Fantastically simple to make yet utterly flavoursome, this vegetarian delight belongs in every cookbook. It’s perfect for last-minute parties, easy weekday meals and at picnics with friends. Your tastebuds will sing at the first bite of this Mediterranean treat!

  • Tarts
  • Dinner
  • Vegetarian
Antipasto tart




  • 250g mixed colour tomatoes, sliced
  • 125g cherry tomatoes, cut in half
  • 150g mixed antipasto (eg, olives, artichokes)
  • 2 tablespoons fresh basil leaves
  • 1¼ cups Pams Flour
  • 100g cold Pams Butter, diced
  • ½ cup grated parmesan
  • 1 egg yolk
  • 2 – 3 tablespoons ice-cold water
Whipped Feta
  • 200g Pams Finest Feta
  • 150g crème fraîche




  1. To make the pastry, place the flour, butter,  parmesan and egg yolk in the bowl of a food processor.
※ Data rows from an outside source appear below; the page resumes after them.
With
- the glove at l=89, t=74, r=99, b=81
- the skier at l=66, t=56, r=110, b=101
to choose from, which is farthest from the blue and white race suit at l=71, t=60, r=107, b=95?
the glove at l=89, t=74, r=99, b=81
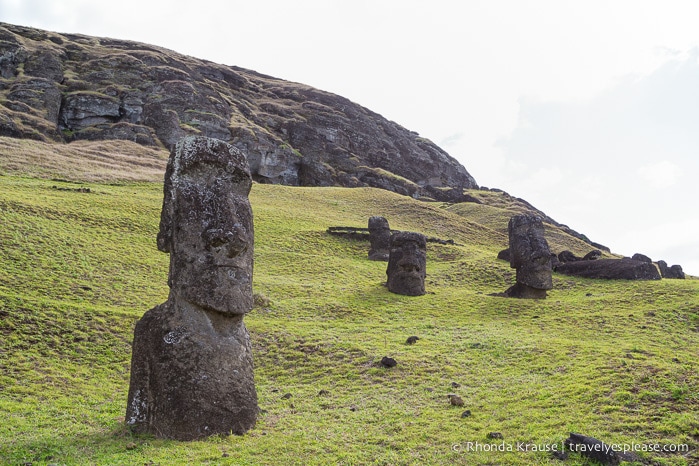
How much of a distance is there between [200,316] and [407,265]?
1865cm

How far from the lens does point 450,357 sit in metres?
16.2

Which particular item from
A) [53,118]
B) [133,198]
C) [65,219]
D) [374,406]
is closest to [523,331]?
[374,406]

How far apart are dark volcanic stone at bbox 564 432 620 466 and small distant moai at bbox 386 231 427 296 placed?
1889 centimetres

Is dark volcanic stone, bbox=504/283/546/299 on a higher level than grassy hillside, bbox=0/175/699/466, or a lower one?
higher

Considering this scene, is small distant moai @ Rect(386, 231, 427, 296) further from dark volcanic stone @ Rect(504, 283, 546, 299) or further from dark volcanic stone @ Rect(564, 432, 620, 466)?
dark volcanic stone @ Rect(564, 432, 620, 466)

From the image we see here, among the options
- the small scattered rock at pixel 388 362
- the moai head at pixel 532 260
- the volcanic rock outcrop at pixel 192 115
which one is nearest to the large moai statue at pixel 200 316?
the small scattered rock at pixel 388 362

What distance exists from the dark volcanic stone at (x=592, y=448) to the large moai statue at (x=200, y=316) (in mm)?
5987

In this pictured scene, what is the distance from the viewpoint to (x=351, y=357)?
53.3 feet

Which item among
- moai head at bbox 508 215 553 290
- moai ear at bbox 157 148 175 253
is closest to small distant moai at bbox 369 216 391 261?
moai head at bbox 508 215 553 290

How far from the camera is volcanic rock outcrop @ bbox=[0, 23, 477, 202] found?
90438mm

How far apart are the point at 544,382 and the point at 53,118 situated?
9529 centimetres

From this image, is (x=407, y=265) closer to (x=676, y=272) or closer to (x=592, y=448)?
(x=592, y=448)

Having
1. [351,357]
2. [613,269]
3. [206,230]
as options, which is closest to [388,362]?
[351,357]

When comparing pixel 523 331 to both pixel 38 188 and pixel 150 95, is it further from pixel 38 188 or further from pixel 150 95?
pixel 150 95
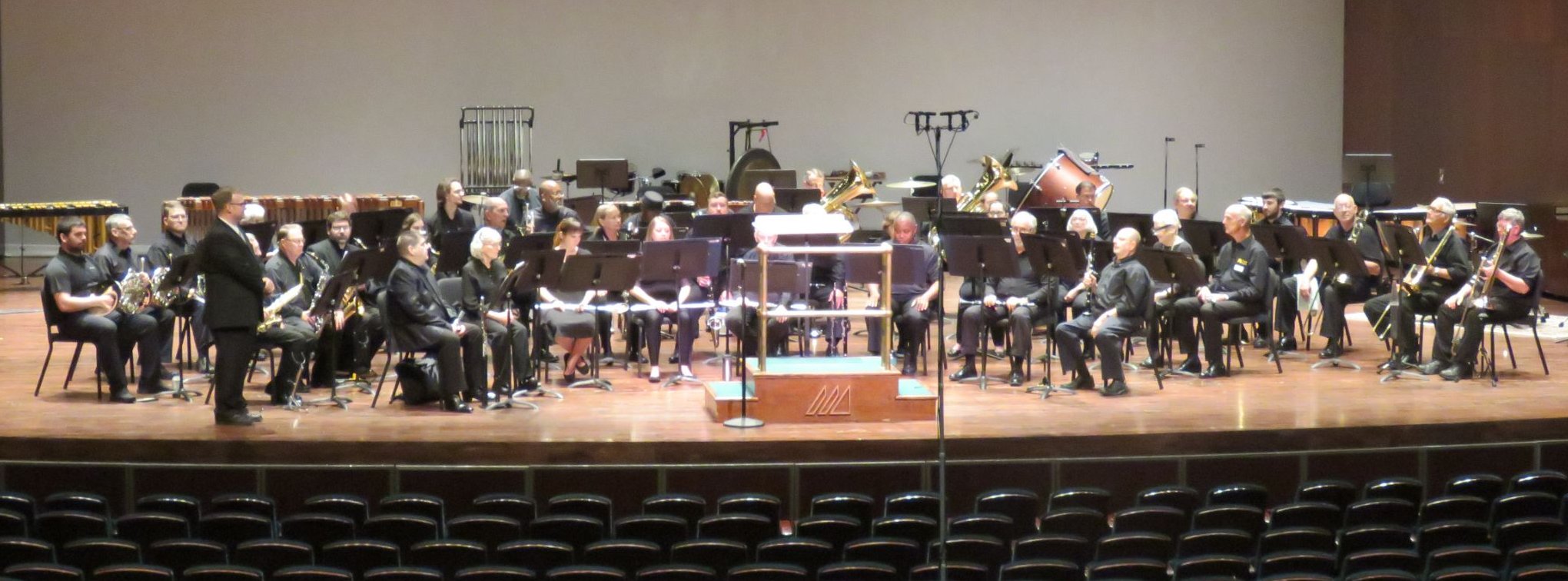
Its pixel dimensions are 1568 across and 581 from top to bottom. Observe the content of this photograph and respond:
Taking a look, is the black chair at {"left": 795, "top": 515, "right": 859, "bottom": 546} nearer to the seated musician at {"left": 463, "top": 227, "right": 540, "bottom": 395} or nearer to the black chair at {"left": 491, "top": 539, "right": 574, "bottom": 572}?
the black chair at {"left": 491, "top": 539, "right": 574, "bottom": 572}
Process until the mixture resembles fine crumbs. With the motor running, gradually add the water until the mixture comes together in a ball. 
  2. Roll out the pastry between two pieces of baking paper and use to line a 26cm loose-based tart tin. Prick the base of the pastry all over with a fork. Refrigerate for 30 minutes. 
  3. Preheat the oven to 200°C (180°C fan forced). Place a sheet of baking paper over the pastry and fill with baking beans. Bake for 15 minutes. Remove the paper and beans and bake for a further 10-15 minutes, or until the pastry is light golden and cooked through. Allow to cool. 
  4. Meanwhile, make the whipped feta. Place the feta and crème fraiche into the bowl of a food processor. Process for 3-4 minutes, or until the mixture is thick and creamy. 
  5. To serve, spread the whipped feta over the pastry base. Arrange the tomatoes and antipasto over the feta. Season with salt and cracked pepper. Garnish with basil leaves.


  • For a lovely finishing touch, top with toasted pine nuts and rocket. 
  • Instead of making your own pastry, you can use Pams Savoury Pastry Sheets.